━━━ Kutipan Sumber ━━━

TintaSiyasi.id -- Di tengah semakin lesunya ekonomi masyarakat, pemerintah malah menetapkan kenaikan PPN menjadi 12%. Tarif ini mulai berlaku sejak Januari 2025. Hal ini disampaikan oleh Menteri Keuangan Sri Mulyani dalam rapat kerja dengan Komisi XI DPR RI. Dasarnya adalah Undang-Undang Nomor 7 Tahun 2021 tentang Harmonisasi Peraturan Perpajakan (UU HPP). Dalam beleid itu, disebutkan bahwa PPN dinaikkan secara bertahap, yakni 11 persen pada 1 April 2022 dan 12 persen pada 1 Januari 2025. (tempo.co, 21/11/2024)
Keputusan ini menuai penolakan dari banyak pihak. Pada Kamis (21/11/2024), petisi menolak kenaikan PPN 12% berseliweran di media sosial twitter. Petisi tersebut dibuat dan dibagikan oleh akun X @barengwarga pada Selasa (19/11) silam. Petisi dengan judul 'Pemerintah, Segera Batalkan Kenaikan PPN!' itu tercatat sudah diteken oleh 2.808 orang. (cnnindonesia, 21/11/2024)
Pajak Pertambahan Nilai (PPN) adalah pajak yang dikenakan pada setiap transaksi jual beli barang atau jasa yang terjadi pada wajib pajak orang pribadi atau badan usaha yang mendapat status Pengusaha Kena Pajak (PKP). Naiknya PPN 12% ini akan memunculkan efek domino. Harga barang dan jasa akan naik, yang akan menyebabkan semakin lemahnya daya beli masyarakat. Efeknya, masyarakat akan menekan konsumsi mereka. Ketika konsumsi masyarakat berkurang, penjualan pun akan berkurang. Maka, produsen harus mengurangi produksi dan mengurangi jumlah tenaga kerja. Akibatnya, ancaman PHK pun tak terelakkan. Ini seperti lingkaran setan.

━━━ Data Sumber ━━━

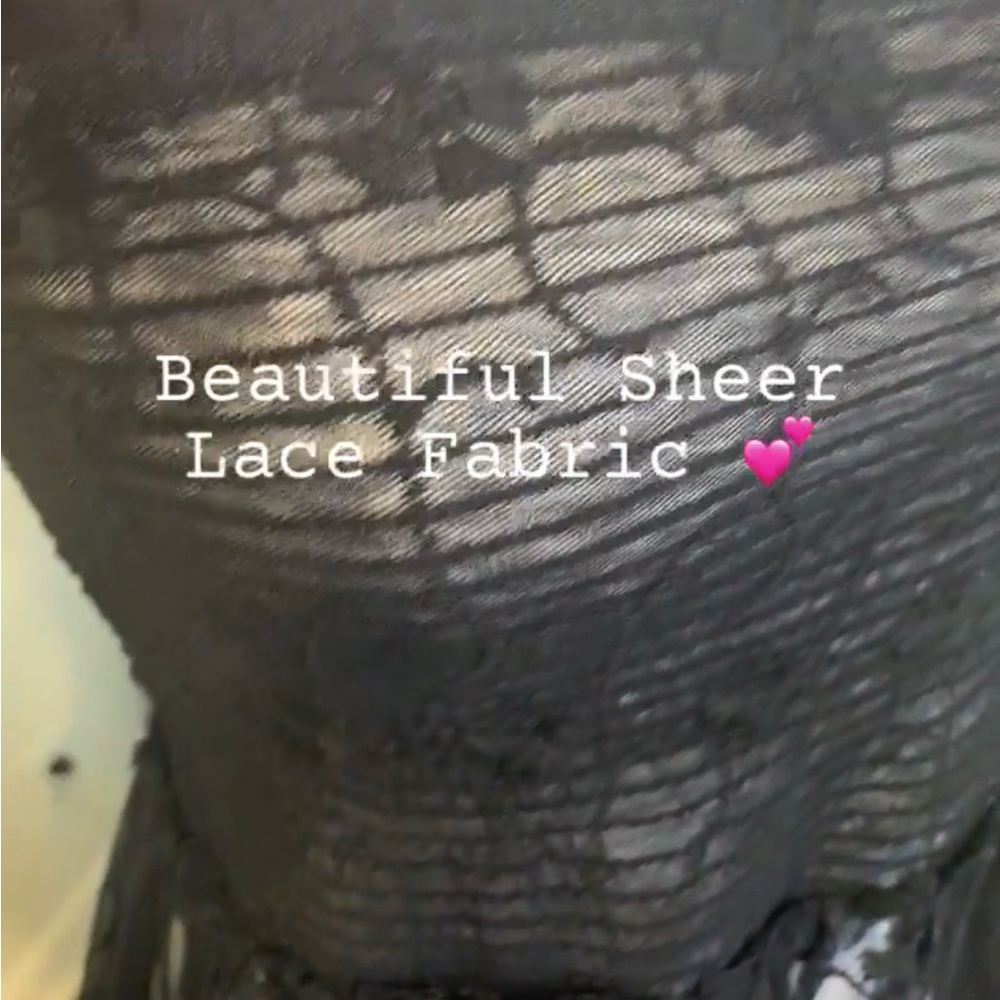 NWT Intimately Free People Strapless Tube Top Sheer Lace Midi Dress, Black
XS - Picture 7 of 9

━━━

Petunjuk Tugas >> Menurut teks tentang kenaikan PPN 12%, mengapa ancaman PHK disebut tak terelakkan? Uraikan rangkaian sebabnya dalam satu sampai tiga kalimat.

Area Jawaban >> Kenaikan PPN 12% akan membuat harga barang dan jasa naik, sehingga daya beli masyarakat melemah dan mereka menekan konsumsi. Ketika konsumsi berkurang, penjualan pun turun, dan produsen harus mengurangi produksi serta jumlah tenaga kerja. Akibat rangkaian inilah ancaman PHK disebut tak terelakkan.